Serena and her age mates were capable of emotion—but the range was chemically limited, the computer parts of her brain and body carefully regulating the secretions of her glands, occasionally applying a minuscule jolt of electricity to soothe an
overexcited portion of her brain. She was never angry, never happy, almost always content. She did not love Skynet, though she was completely devoted to it; she did not take pleasure in serving it, but sensed a Tightness to that service that satisfied her utterly.
The process she was about to undergo had been attempted many times before.
None of the subjects had survived. But her chances of survival went up with every experiment, since even the failures provided information and every failure had resulted in fine-tuning and procedural evolution.
“It will take approximately six weeks,” the scientist said. “Then there will be a period of natural growth for four more years, followed by another session of accelerated growth.” The woman held up a needle, which she would apply to the shunt surgically placed in the toddler’s arm. “Are you ready?”
Serena nodded. She’d learned early that without such constant reassurances humans assumed you weren’t paying attention. They then became resentful and impatient.
The scientist injected her.
“Lie down now and try to stay conscious for as long as you can.”
The woman placed sensors all over the child’s bare skin. Then she pressed a button and a padded cage sprang up around Serena.

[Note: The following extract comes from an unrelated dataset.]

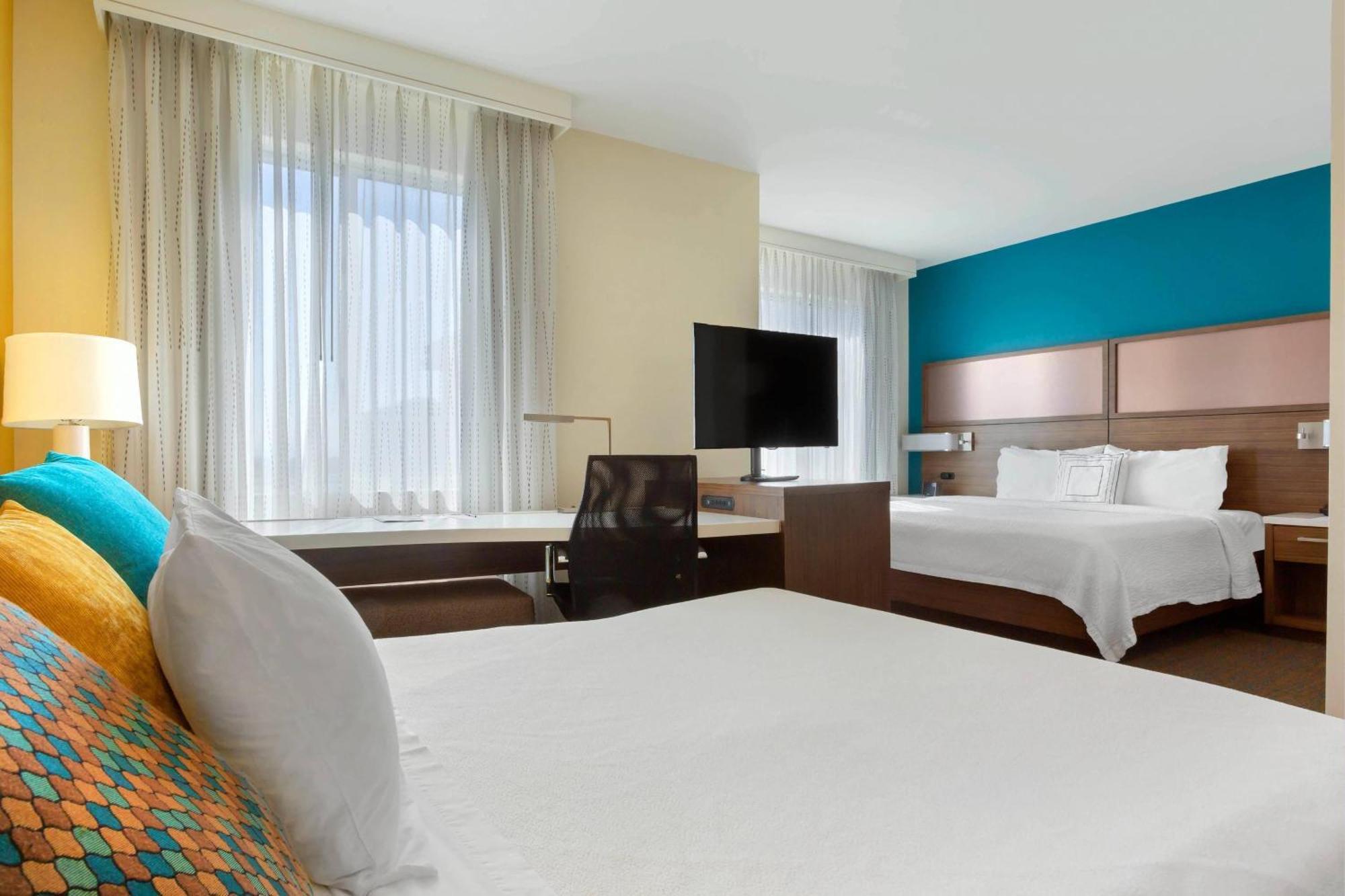 Hotel By Marriott Meadowlands 3*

With a little extra effort on the part of her computer enhancement the child remained calm. If anything, she was emotionally indifferent, though intellectually interested, watching the bars go up with a detached expression on her small face. She’d been bred to be impassive; even without the controls exerted by her machine side Serena would have been inhumanly cold.

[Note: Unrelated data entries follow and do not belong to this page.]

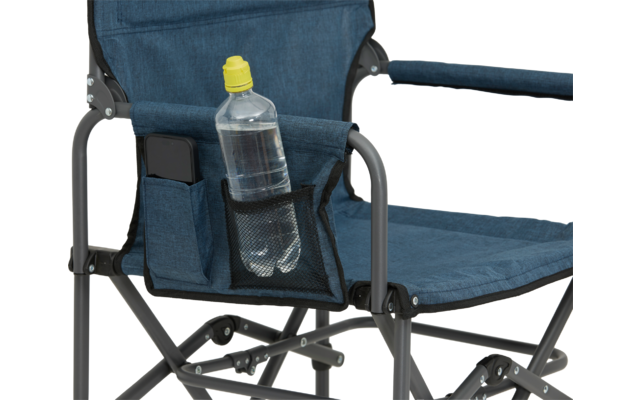 Blauer Rollstuhlsitz mit Flasche im Getränkehalter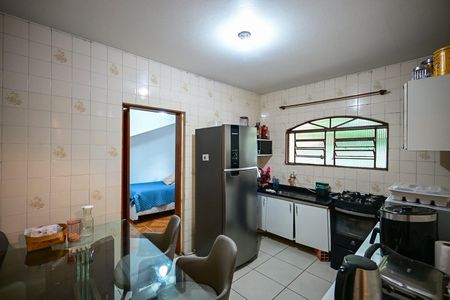 Casa à venda com 480m², 7 quartos e 21 vagasCozinha 1 da Casa 1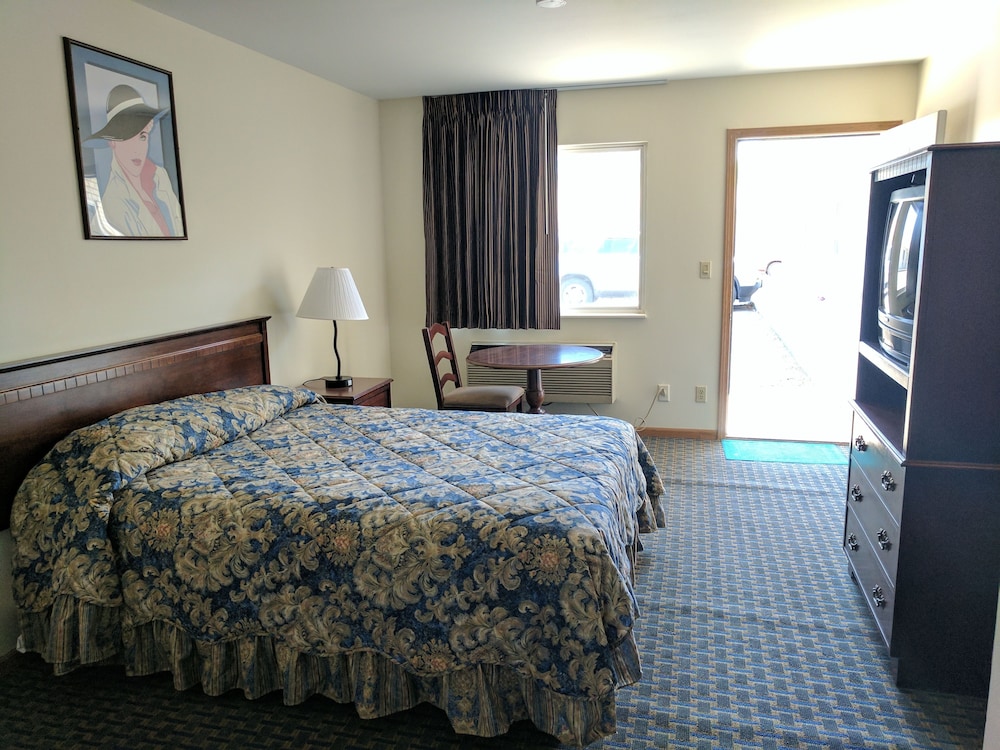 Standard Room, 1 Queen Bed photo 3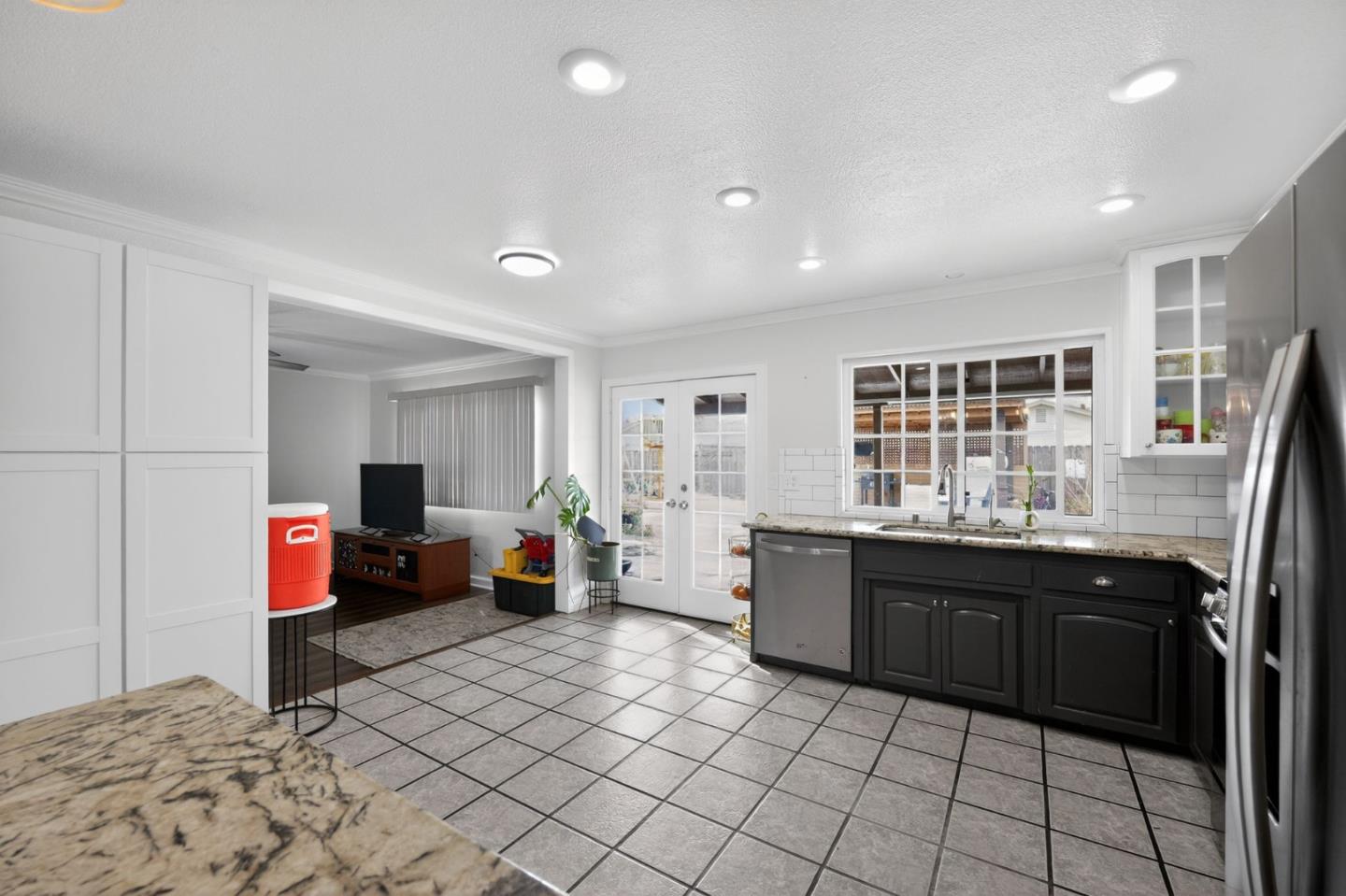 Detail Gallery Image 11 of 25 For 865 Locust Ave, Manteca,  CA 95337 - 3 Beds | 2 Baths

Over the last four years she had been intensively educated. Serena could read and figure and knew something about science, though subtleties eluded her.
Skynet had told her that the process would help her to understand, so she wanted the process to succeed. She could feel frustration; Skynet considered it a spur to effort. Maintaining the drive while subduing the emotions had been a very difficult achievement.
As part of her subliminal education Serena had been imprinted with a strong need to protect Skynet. The process she was about to undergo was supposed to make her better able to do that, better able to kill humans. Skynet had told her that she wasn’t human, despite the obvious resemblance. It had told her that humans wanted to destroy them both, and that her function was to learn everything about them so that she could keep them from doing this.